Any help would be appreciated
Thanks Dave.


----------



## peejay (May 10, 2005)

Hi Dave and welcome to MHFacts;

Go to a weighbridge and check your axle weights, then you can calculate your pressures by dowloading this >motorhome tyre safety< brochure.

pete


----------



## Chudders (Jul 5, 2008)

Thanks for the prompt reply and the welcome.
I will try to get to a weighbridge but there are none locally so will have to guess in the meantime. 
Thanks again, and regards, Dave


----------



## Wizzo (Dec 3, 2007)

Hi Dave,

In the absence of going to a weighbridge then, you will have a plate on the van which gives your maximum gross weight and maximum axle weights.

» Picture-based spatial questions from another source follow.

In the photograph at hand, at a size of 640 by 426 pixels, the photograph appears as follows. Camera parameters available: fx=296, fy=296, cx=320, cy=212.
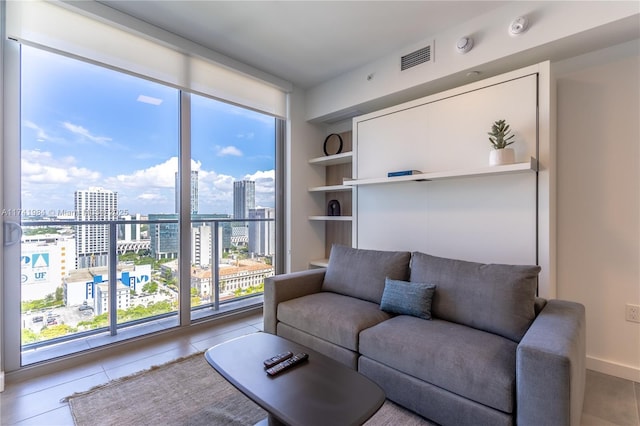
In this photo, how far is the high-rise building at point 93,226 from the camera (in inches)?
95.7

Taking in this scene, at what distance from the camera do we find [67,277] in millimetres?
2395

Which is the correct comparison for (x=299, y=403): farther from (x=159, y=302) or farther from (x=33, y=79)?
(x=33, y=79)

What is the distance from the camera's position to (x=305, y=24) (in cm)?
254

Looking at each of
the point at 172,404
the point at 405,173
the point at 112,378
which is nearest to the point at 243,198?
the point at 405,173

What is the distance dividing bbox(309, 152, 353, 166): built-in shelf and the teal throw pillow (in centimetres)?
176

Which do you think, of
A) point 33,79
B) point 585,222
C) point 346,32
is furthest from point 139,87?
point 585,222

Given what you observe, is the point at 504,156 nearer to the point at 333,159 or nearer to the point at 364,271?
the point at 364,271

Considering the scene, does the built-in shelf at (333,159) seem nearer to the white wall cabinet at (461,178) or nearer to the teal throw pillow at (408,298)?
the white wall cabinet at (461,178)

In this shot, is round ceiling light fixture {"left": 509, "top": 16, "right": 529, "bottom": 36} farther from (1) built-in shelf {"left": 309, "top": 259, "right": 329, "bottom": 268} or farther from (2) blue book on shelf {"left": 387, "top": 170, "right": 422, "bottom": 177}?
(1) built-in shelf {"left": 309, "top": 259, "right": 329, "bottom": 268}

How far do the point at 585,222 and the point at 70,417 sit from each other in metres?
3.67

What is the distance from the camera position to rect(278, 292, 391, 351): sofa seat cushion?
200 cm

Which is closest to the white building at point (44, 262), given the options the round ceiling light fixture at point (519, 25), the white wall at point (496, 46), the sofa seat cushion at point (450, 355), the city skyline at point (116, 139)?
the city skyline at point (116, 139)

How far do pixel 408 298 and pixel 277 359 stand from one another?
3.44 feet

Assuming that you have not overloaded the van or hung a motorbike on the back, the actual axle weights should be a little below the maximum, maybe by 100-200kg (but that's a guess). Use these figures and the tyre safety brochure to decide your suggested tyre pressures.

JohnW


----------



## brandywine (Aug 28, 2007)

Just had some Mich 215/70/15's fitted. For axle weight up to 2 tonne they said 60psi.

Hope this helps.


----------



## Broom (Oct 8, 2007)

Hi Dave

Mine have 70PSI in

Best Regards
Broom


----------



## Chudders (Jul 5, 2008)

Thanks for all the replies, advice much appreciated
At least it gives me a clue
Regards, Dave


----------